Molecular basis of very long-chain unsaturated fatty acids biosynthesis

We performed profiles during kernel development from 50 to 86 DAF to investigate the characteristics of fatty acid composition in yellowhorn kernels. The seed oil accumulation increased rapidly from 50 to 68 DAF and reached content of 54.43% at 68 DAF (Supplementary Figure 3). Fatty acid profiling identified 12 components in kernels (Figure 3A and Supplementary Table 13). The results showed a difference in the content of different fatty acids at different time points (Figure 3A). Among these fatty acids, linoleic acid (42.24–53.48%) and oleic acid (21.73–28.08%) were the major components, whereas arachidic acid took the lowest proportion (0.20–0.34%). Nervonic and erucic acid accumulated significantly from 50 to 68 DAF and reached 4.07 and 10.41%, respectively.

FIGURE 3

Based on the nervonic and erucic acid accumulation during the yellowhorn kernel development period, the kernel at 50, 56, 62, 68, and 74 DAF were selected for transcriptomic analysis to elucidate the genetic mechanism underlying the biosynthesis of nervonic and erucic acid. Compared with 50 DAF, 165, 229, 212, and 247 differentially expressed lipid genes (DELGs) were identified at 56, 62, 68, and 74 DAF, respectively (Supplementary Figure 4 and Supplementary Table 14). Gene functional enrichment analysis showed that the DELGs were enriched in organic acid biosynthetic and metabolic processes, fatty acid biosynthesis and metabolism, biosynthesis of unsaturated fatty acids, and fatty acid elongation (Supplementary Figure 5 and Supplementary Table 15). Fifty-three members of the DELGs were involved in VLCFAs biosynthesis (Supplementary Table 16). Nervonic acid is biosynthesized from oleyl-CoA (C18:1-CoA) by four successive enzymatic reactions at the ER catalyzed by KCS, KCR, HCD, and ECR, respectively. The DELGs contained 5 KCSs, one KCR, one HCD, and one ECR (Figure 3B and Supplementary Table 16). Four genes were significantly upregulated (P-value < 0.05) at 56, 62, 68, and 74 DAF compared with 50 DAF. Notably, the transcription level of XS04G00959, which encodes one KCS, was highly expressed at 56 (17.15-fold), 62 (13.00-fold), 68 (36.76-fold), and 74 (32.00-fold) DAF compared with 50 DAF, which was consistent with the accumulation of nervonic and erucic acid (Figure 3B and Supplementary Table 16), suggesting that XS04G00959 played essential roles in the biosynthesis of nervonic and erucic acid.

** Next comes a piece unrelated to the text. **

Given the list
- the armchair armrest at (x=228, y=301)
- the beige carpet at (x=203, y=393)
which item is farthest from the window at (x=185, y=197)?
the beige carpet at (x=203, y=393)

Analysis of ankyrin repeat gene family

ANK genes play crucial roles in biotic or abiotic stress responses (Becerra et al., 2004; Huang et al., 2009), the most prominent expanded gene families in yellowhorn genome assembly. To explore the potential roles of the ANK family in environmental adaptation in yellowhorn, the characteristics of ANK genes were analyzed. The results showed that the ANKs family in yellowhorn expanded to 132 members, which were further clustered into six distinct groups based on phylogenetic analysis (Figure 4A). The ANK genes were distributed across all the 15 pseudochromosomes, with 14 and 11 genes organized in tandem arrays on pseudochromosome 14 and 12 (Figure 4B). The previous published transcriptomic datasets were re-analyzed to determine the expression patterns of ANKs responding to abiotic stress. The results indicated that 53 ANK genes were significantly differentially expressed under cold, salt, or saline-alkali stresses (Figure 4C and Supplementary Table 17). Of them, six members, including XS01G01803 [accelerated cell death 6 (ACD6)], XS04G00500 [ankyrin repeat-containing protein ITN1 (ITN1)], XS14G00504, XS11G01175, XS08G00278, and XS01G03358 were significantly differentially expressed under cold stress. XS04G00933 (ACD6) was significantly upregulated after 4 and 24 h exposure to salt stress. Both cold and saline-alkali stresses significantly induced the expression of XS04G00500 (ITN1). These results suggested that ACD6 and ITN1 were related to different abiotic stresses response in yellowhorn.

FIGURE 4

Discussion

High-quality genome assembly is of vital importance for biological studies and breeding applications. The yellowhorn genome assemblies have been reported previously by other teams and us (Bi et al., 2019; Liang et al., 2019; Liu H. et al., 2021). This study reconstructed the yellowhorn cultivar ‘Shanyou 1’ genome at the haplotype-resolved level based on PacBio, Hi-C, and Illumina reads (Chin et al., 2016). Compared with the previous versions, the percentage of contig anchored to the pseudochromosomes, N50 length, and complete BUSCOs were significantly increased. More than 99% of the contigs can be anchored to the pseudochromosomes, 98.7% of BUSCO genes were complete, and more than 99% of the gaps were closed. Therefore, the reassembled genome sequence is of high completeness, accuracy, and continuity and can be used as a reference for studies on genome function and genetic variation.

Our results revealed that LACS, ATP-CL-alpha, and AlcFAR families, which are responsible for fatty acid synthesis, contained more members than those in other VLCFA-producing woody plants, such as A. truncatum and M. oleifera. The LACS family genes have been shown to participate in fatty acid and glycerolipid metabolism (Lü et al., 2009; Zhao et al., 2010, 2019; Jessen et al., 2015). In Brassica napus, LACS2 plays a crucial role in seed oil production (Ding et al., 2020). Arabidopsis LACS4 and LACS9 are involved in the biosynthesis of glycolipids in plastids (Jessen et al., 2015). In the present study, we found that the LACS family expanded to 12 members in yellowhorn. Most of these genes were preferentially expressed at 56 and 62 DAF, suggesting their roles in producing fatty acyl supply flux for fatty acid synthesis (Lin et al., 2018). Moreover, the KCS family expanded to eight members, which fell into four major clades. It has been shown that ectopic expression of Lunaria and Cardamine KCSs in Brassica increased nervonic acid and reduced erucic acid accumulation in the seed oil (Guo et al., 2009; Taylor et al., 2009). Our results showed that two KCSs were significantly upregulated at 56 and 62 DAF, which is consistent with the accumulating stage of nervonic acids, suggesting their regulatory roles in this process.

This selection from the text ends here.